This paper was led by Dr. Nancy Shackelford (Univ. of Victoria). Abnova’s Dr. Mike Curran helped write several sections
of the discussion and assisted with reviewing/editing the entire manuscript. This study is a very useful read to anyone
involved with revegetation efforts in arid & semi-arid ecosystems.
This project was led by Dr. Jared Elmore and scientists at Mississippi State University and the USDA. The manuscript lays out a protocol to develop a systematic map producing evidence on the effectiveness
of drone use to monitor wildlife in North America. Dr. Curran was a post-doc at MSU at the time and assisted with search terms, vetting literature, writing and editing the manuscript. Elmore and others published the
systematic map in 2023.
This paper compares handheld imagery vs. drone imagery in monitoring vegetation on reclaimed well pads.
We utilize a spatially balanced sampling design called Balanced Acceptance Sampling and solve the traveling
salesman problem to optimize the flight path. With a drone, image collection took ~7.5 minutes.. with
handheld imagery, image collection took ~30 minutes. There was good agreement between image analysis of the two
methods, with handheld imagery having a ground sample distance of 0.2 millimeters compared to ~2 mm with a drone.

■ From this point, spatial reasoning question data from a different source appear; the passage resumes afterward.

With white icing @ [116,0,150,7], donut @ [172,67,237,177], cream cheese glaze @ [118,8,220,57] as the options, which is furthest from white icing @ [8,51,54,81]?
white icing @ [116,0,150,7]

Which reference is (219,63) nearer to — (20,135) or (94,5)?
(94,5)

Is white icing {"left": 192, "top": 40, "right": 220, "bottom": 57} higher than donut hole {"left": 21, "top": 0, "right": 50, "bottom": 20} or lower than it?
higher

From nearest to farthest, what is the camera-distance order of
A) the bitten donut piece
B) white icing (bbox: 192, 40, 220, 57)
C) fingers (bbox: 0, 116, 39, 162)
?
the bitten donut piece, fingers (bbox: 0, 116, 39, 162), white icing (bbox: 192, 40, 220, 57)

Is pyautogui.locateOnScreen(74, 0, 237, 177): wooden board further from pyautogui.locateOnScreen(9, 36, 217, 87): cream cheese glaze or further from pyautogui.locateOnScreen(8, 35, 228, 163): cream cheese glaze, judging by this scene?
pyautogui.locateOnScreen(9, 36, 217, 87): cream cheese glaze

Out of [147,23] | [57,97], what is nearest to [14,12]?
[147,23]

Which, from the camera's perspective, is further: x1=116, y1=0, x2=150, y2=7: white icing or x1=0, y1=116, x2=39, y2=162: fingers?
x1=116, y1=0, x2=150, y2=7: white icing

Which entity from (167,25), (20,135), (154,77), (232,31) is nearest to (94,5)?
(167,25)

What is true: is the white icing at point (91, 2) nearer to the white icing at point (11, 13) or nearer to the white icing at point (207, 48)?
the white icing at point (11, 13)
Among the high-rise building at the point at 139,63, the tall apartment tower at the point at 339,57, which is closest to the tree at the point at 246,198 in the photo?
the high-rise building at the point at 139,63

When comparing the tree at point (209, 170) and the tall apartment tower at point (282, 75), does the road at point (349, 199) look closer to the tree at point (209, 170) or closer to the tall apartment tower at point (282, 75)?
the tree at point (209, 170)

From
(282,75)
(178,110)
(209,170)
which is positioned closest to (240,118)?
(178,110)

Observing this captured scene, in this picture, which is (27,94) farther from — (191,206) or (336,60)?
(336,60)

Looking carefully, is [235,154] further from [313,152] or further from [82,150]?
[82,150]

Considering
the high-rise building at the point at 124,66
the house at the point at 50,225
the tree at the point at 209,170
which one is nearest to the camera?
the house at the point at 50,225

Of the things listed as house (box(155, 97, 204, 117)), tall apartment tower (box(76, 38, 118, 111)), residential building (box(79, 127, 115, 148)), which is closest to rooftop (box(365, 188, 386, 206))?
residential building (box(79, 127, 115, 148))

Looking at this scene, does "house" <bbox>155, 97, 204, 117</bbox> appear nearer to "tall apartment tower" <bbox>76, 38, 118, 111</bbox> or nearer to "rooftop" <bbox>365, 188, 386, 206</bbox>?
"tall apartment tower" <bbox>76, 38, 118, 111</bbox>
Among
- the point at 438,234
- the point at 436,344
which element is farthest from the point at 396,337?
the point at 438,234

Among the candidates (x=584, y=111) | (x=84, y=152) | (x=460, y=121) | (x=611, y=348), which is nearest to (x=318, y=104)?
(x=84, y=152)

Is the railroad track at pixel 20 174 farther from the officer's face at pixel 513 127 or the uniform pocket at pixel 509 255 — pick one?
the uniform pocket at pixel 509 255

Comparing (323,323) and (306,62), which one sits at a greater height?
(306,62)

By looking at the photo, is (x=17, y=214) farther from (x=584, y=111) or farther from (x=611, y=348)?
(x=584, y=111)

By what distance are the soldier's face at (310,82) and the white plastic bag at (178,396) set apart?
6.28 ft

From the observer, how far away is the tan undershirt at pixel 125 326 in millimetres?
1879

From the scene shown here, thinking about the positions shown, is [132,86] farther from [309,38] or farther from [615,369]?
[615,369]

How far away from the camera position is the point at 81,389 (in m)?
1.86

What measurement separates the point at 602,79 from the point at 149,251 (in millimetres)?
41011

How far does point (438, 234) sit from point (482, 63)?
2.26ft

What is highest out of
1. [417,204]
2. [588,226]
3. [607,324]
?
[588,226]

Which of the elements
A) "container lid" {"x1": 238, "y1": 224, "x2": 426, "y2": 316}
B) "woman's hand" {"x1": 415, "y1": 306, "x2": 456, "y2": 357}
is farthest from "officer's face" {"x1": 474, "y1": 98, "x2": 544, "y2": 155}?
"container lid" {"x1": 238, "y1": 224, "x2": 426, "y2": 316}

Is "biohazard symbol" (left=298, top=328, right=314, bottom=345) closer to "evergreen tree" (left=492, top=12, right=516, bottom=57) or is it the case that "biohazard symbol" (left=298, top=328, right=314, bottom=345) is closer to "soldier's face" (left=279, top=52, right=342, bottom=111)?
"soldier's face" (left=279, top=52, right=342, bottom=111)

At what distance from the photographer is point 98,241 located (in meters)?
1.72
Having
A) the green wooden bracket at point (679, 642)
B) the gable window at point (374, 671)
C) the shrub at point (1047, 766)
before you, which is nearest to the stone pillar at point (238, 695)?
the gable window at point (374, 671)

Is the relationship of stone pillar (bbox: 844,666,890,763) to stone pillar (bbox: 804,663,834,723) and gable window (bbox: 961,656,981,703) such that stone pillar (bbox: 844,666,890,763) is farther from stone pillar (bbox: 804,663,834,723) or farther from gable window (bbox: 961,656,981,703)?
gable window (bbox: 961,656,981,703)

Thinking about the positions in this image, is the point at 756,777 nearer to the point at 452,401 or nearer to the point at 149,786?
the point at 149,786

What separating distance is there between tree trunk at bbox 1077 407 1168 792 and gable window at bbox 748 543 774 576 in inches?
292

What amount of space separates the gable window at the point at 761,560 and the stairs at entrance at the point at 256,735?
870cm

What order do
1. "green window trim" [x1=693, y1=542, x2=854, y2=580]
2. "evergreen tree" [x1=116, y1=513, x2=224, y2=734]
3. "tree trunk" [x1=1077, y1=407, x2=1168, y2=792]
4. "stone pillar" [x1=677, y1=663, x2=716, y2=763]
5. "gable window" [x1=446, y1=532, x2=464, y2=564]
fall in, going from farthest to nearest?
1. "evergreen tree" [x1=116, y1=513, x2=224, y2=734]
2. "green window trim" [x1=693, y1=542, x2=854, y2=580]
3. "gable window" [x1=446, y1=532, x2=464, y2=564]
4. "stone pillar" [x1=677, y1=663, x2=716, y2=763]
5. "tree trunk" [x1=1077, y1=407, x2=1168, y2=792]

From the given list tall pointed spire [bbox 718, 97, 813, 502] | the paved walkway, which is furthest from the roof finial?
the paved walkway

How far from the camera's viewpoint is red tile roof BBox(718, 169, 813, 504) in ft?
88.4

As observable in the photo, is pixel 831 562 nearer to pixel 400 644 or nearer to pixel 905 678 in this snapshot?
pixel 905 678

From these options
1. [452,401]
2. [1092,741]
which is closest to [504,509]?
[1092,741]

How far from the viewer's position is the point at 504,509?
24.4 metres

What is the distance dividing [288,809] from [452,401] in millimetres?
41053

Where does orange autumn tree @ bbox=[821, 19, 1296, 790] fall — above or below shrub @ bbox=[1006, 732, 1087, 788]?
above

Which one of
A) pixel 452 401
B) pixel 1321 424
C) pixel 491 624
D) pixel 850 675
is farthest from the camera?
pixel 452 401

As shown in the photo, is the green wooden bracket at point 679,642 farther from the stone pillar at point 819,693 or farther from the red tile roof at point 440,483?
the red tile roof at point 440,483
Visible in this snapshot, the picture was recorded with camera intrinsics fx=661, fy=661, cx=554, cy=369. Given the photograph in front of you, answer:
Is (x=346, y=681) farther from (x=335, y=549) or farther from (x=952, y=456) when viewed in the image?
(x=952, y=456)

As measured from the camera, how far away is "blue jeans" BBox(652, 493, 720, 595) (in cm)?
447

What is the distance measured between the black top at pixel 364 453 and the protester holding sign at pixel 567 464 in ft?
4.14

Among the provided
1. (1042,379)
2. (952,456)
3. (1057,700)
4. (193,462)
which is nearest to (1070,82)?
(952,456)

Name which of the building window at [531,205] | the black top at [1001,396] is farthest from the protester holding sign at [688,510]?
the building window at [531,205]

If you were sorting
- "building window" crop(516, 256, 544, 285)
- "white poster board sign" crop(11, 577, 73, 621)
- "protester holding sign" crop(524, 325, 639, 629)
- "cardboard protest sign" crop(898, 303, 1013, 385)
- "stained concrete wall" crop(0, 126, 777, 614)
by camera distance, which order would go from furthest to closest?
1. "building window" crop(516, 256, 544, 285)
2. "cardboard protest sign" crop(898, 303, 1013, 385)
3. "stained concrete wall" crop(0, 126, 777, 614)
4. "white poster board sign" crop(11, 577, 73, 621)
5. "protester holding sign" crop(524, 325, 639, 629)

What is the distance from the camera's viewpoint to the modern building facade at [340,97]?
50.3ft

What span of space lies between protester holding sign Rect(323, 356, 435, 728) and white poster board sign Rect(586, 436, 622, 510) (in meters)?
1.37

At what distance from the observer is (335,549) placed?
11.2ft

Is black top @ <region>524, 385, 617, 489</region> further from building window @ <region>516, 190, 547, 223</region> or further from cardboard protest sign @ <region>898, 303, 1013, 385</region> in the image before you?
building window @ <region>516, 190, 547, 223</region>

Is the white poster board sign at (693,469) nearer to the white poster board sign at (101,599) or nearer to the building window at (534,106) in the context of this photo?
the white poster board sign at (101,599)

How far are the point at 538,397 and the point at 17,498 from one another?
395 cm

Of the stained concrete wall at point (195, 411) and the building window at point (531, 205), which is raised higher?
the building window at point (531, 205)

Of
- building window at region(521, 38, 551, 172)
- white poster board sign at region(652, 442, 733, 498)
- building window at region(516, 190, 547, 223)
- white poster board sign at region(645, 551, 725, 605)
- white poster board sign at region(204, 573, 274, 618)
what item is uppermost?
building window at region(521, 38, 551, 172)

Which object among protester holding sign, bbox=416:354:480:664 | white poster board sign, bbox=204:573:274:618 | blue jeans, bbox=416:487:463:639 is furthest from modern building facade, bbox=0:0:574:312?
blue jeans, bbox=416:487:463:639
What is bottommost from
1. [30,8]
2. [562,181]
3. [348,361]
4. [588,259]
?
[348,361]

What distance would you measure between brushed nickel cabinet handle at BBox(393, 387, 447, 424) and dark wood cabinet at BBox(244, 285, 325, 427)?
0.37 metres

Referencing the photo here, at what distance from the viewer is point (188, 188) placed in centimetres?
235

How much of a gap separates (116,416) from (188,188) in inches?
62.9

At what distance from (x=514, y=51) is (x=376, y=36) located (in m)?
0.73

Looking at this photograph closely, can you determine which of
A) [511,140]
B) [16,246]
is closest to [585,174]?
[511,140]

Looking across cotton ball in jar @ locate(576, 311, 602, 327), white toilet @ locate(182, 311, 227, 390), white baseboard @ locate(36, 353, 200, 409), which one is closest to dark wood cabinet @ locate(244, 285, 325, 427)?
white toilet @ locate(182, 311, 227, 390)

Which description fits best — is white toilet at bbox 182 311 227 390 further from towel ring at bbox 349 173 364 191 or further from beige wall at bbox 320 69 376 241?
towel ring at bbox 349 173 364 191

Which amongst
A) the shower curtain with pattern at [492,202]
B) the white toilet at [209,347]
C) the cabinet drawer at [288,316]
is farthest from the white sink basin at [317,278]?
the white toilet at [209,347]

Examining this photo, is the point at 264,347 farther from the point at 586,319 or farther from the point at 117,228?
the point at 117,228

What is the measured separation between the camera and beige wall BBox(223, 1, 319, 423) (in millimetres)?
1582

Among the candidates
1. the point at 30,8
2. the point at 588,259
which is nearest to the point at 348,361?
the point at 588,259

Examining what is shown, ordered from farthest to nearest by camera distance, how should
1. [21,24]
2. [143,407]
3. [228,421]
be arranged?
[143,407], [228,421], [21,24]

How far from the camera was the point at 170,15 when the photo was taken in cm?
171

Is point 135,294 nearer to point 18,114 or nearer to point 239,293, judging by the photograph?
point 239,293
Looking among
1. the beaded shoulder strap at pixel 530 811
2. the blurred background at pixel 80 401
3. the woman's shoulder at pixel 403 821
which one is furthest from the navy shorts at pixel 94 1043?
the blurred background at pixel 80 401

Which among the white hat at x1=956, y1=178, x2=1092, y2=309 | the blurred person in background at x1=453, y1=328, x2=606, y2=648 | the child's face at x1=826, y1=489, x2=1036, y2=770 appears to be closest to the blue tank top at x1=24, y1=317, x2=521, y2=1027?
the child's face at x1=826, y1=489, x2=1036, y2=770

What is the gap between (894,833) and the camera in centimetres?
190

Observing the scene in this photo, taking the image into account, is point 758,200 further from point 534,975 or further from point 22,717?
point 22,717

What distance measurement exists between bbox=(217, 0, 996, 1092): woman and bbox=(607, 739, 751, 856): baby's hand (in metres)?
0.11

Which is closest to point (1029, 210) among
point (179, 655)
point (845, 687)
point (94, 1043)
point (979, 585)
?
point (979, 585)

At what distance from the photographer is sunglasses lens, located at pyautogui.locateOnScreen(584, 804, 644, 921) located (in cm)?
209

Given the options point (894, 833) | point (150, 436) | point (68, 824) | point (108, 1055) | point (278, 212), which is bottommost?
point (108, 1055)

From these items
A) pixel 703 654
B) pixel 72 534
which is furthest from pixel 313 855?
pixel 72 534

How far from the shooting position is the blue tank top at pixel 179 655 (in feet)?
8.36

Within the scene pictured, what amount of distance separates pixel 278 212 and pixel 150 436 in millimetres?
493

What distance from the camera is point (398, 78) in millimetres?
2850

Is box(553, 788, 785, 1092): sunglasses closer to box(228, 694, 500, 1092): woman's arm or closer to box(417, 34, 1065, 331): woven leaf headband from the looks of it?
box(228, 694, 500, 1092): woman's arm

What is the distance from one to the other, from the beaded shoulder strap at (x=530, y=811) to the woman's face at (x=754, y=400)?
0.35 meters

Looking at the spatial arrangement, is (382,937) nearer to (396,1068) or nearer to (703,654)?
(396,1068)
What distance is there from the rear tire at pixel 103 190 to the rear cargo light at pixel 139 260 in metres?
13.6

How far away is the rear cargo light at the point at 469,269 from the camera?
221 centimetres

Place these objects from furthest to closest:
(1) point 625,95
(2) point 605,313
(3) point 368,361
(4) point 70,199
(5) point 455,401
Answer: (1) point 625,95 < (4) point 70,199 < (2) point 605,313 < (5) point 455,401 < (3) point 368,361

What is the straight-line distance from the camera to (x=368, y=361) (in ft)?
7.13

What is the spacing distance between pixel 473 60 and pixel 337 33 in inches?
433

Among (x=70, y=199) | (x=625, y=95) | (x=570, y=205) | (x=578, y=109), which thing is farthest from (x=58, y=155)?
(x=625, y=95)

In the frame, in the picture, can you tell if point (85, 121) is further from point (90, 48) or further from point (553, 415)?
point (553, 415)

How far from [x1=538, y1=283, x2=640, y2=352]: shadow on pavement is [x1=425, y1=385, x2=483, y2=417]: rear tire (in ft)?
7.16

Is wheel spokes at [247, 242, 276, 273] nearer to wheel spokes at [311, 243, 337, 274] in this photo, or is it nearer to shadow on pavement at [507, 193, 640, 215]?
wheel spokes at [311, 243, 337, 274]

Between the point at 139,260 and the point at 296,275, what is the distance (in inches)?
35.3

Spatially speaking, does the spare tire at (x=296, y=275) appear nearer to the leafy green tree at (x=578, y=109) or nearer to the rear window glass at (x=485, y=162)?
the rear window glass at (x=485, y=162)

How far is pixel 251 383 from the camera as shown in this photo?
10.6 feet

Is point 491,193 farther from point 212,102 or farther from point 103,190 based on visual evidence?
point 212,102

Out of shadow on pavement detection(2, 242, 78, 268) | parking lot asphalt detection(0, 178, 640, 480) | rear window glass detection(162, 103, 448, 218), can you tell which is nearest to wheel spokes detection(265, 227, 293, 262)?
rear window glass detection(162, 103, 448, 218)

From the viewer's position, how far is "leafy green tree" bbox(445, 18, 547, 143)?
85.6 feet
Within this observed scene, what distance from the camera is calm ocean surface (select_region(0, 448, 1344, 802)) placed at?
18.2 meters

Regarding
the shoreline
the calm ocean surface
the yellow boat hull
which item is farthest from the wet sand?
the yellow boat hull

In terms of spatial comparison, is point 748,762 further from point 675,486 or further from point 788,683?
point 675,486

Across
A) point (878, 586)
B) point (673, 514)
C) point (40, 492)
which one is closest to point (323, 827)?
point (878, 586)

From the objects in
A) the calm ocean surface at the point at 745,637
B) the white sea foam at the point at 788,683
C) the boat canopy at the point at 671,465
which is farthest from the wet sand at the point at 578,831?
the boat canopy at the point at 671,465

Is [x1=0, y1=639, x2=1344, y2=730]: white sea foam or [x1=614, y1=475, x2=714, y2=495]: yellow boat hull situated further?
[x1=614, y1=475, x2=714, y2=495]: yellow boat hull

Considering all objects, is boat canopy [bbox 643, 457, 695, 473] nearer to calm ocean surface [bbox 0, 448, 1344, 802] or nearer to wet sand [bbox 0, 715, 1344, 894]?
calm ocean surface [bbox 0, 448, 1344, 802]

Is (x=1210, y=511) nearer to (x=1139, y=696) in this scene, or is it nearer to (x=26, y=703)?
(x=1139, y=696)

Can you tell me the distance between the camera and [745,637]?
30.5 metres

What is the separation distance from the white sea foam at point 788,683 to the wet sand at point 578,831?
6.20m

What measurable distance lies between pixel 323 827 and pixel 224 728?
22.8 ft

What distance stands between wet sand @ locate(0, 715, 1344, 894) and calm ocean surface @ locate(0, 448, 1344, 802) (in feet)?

Identifying grass species without seed heads beyond functional group was challenging with the drone.
This is the first study to utilize 3-D video cameras to count floral visits by insects. A total of 8 observers viewed the
video with virtual reality (VR) headsets. Observer bias in this study showed to be very similar to other studies, though
the permanent nature of the video allows for training opportunities. This technology shows promise for counting insects
and observing insect and other animal behavior.
This paper compares handheld imagery vs. drone imagery in monitoring vegetation in a rangeland setting.
We utilize a spatially balanced sampling design called Balanced Acceptance Sampling and solve the traveling
salesman problem to optimize the flight path. With a drone, image collection took 8 minutes 13 seconds to monitor
a 10 acre plot, whereas walking the area with a handheld camera took 29 minutes 55 seconds. The methods had
similar precision and accuracy and are both significantly faster than traditional quantitative methods.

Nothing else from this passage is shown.